本教程主要著眼於如何儀器化 Sprintboot 應用程序，然後將應用程式內部的狀態使用指標曝露出來。

本教程主要使用了下列的專案作為基底然後開始相關的編修來結構化應用程式日誌(Logging)。請先下載下列的專案源碼再 Step-by-Step 跟隨本教程的相關步驟。

Micrometer 函式庫說明¶

Micrometer 為 Java 平台上的性能數據收集提供了一個通用的 API，它提供了多種度量指標類型（Timers、Guauges、Counters等），同時支持接入不同的監控系統，例如 Influxdb、Graphite、Prometheus 等。我們可以通過 Micrometer 收集 Java 性能數據，配合 Prometheus 監控系統實時獲取數據，並最終在 Grafana 上展示出來，從而很容易實現應用的監控。

Micrometer 中有兩個最核心的概念，分別是計量器（Meter）和計量器註冊表（MeterRegistry）。計量器用來收集不同類型的性能指標信息，Micrometer 提供瞭如下幾種不同類型的計量器：

計數器 (Counter): 表示收集的數據是按照某個趨勢（增加／減少）一直變化的，也是最常用的一種計量器，例如接口請求總數、請求錯誤總數、隊列數量變化等。
計量儀 (Gauge): 表示蒐集的瞬時的數據，可以任意變化的，例如常用的 CPU Load、Mem 使用量、Network 使用量、實時在線人數統計等，
計時器 (Timer): 用來記錄事件的持續時間，這個用的比較少。
分佈概要 (Distribution summary): 用來記錄事件的分佈情況，表示一段時間範圍內對數據進行採樣，可以用於統計網絡請求平均延遲、請求延遲佔比等。

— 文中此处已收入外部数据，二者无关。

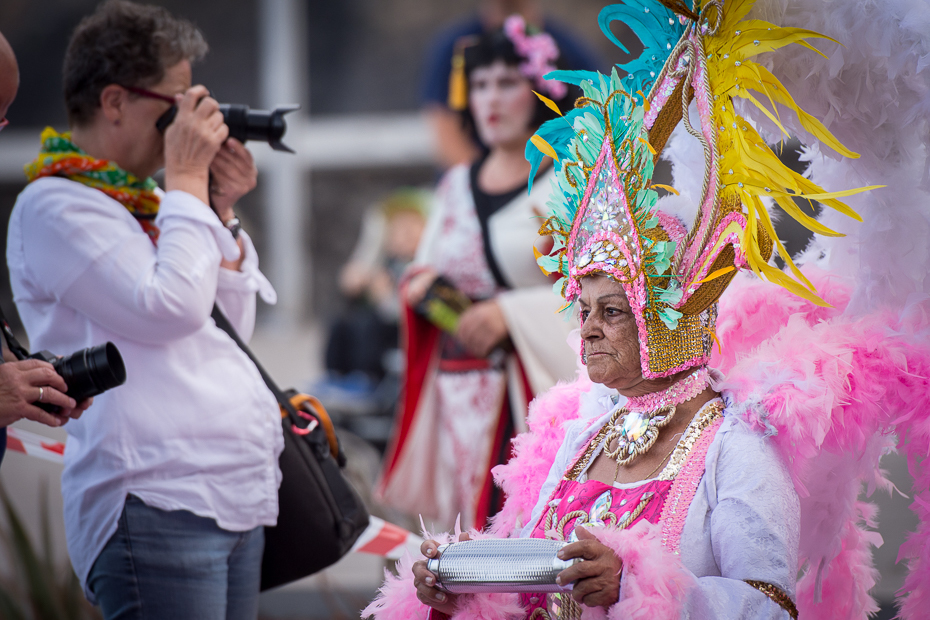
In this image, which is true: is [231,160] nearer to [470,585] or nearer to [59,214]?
[59,214]

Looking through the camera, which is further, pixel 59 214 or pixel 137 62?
pixel 137 62

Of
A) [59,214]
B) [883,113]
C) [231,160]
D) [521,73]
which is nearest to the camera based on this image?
[883,113]

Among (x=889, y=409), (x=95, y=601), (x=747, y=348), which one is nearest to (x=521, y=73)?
(x=747, y=348)

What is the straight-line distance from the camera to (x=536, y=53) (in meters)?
3.21

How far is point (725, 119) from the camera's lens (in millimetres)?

這裡我重點說一下 DistributionSummary。

DistributionSummary¶

DistributionSummary 是用於跟踪事件的分佈情況，有多個指標組成：

count: 事件的個數，聚合指標，如響應的個數
sum: 綜合，聚合指標，如響應大小的綜合
histogram: 分佈，聚合指標，包含 le 標籤用於區分 bucket
- 例如 web.response.size.historgram {le=512} = 99, 表示響應大小不超過 512（Byte) 的響應個數是 99 個。
- 一般有多個 bucket，如 le=128，le=256，le=512，le=1024, le=+Inf 等。每個 bucket 為一條時間序列

引入函式庫¶

要讓 Micrometer 整合進 Sprintboot，我們只需下列兩個依賴項添加到我們的 pom.xml 中：

pom.xml

<?xml version="1.0" encoding="UTF-8"?>
<project xmlns="http://maven.apache.org/POM/4.0.0" xmlns:xsi="http://www.w3.org/2001/XMLSchema-instance"
    xsi:schemaLocation="http://maven.apache.org/POM/4.0.0 https://maven.apache.org/xsd/maven-4.0.0.xsd">
    <dependencies>
        ...
        ...
        <!-- actuator for monitoring  -->
        <dependency>
            <groupId>org.springframework.boot</groupId>
            <artifactId>spring-boot-starter-actuator</artifactId>
        </dependency>

        <!-- micrometer for metrics  -->
        <dependency>
            <groupId>io.micrometer</groupId>
            <artifactId>micrometer-registry-prometheus</artifactId>
            <version>1.10.0</version>
        </dependency>
    </dependencies>
    ...
    ...
</project>

這裡引入了 io.micrometer 的 micrometer-registry-prometheus 依賴以及 spring-boot-starter-actuator 依賴，因為該包對 Prometheus 進行了封裝，可以很方便的集成到 Spring Boot 工程中。

修改啟動配置¶

其次在 application.properties 中配置如下：

application.properties

# Enable prometheus exporter
management.metrics.export.prometheus.enabled=true

# Enable prometheus end point
management.endpoints.web.exposure.include=prometheus

# enable percentile-based histogram for http requests
management.metrics.distribution.percentiles-histogram.http.server.requests=true

# http SLA histogram buckets
management.metrics.distribution.sla.http.server.requests=100ms,150ms,250ms,500ms,1s

# enable quantile setup
management.metrics.distribution.percentiles.http.server.requests=0.5,0.9,0.95,0.99,0.999

# enable JVM metrics
management.metrics.enable.jvm=true

下面說明幾個比較關鍵的設定:

management.metrics.export.prometheus.enabled=true: 添加此行後，Micrometer 將開始累積有關應用程序的數據，並且可以通過訪問 actuator/prometheus 端點來查看此數據。
management.endpoints.web.exposure.include=prometheus: 即使啟動了上面的設定，我們也無法瀏覽 Prometheus 端點，因為默認情況下這是禁用的，因此我們需要配置來使用管理端點，將 prometheus 包含在列表中。
management.metrics.distribution.percentiles-histogram.http.server.requests=true: 啟動 Distribution summary 的計算。

測試專案執行¶

執行下列命令來運行應用程序：

如果您使用 Gradle，則可以使用 ./gradlew bootRun 運行應用程序。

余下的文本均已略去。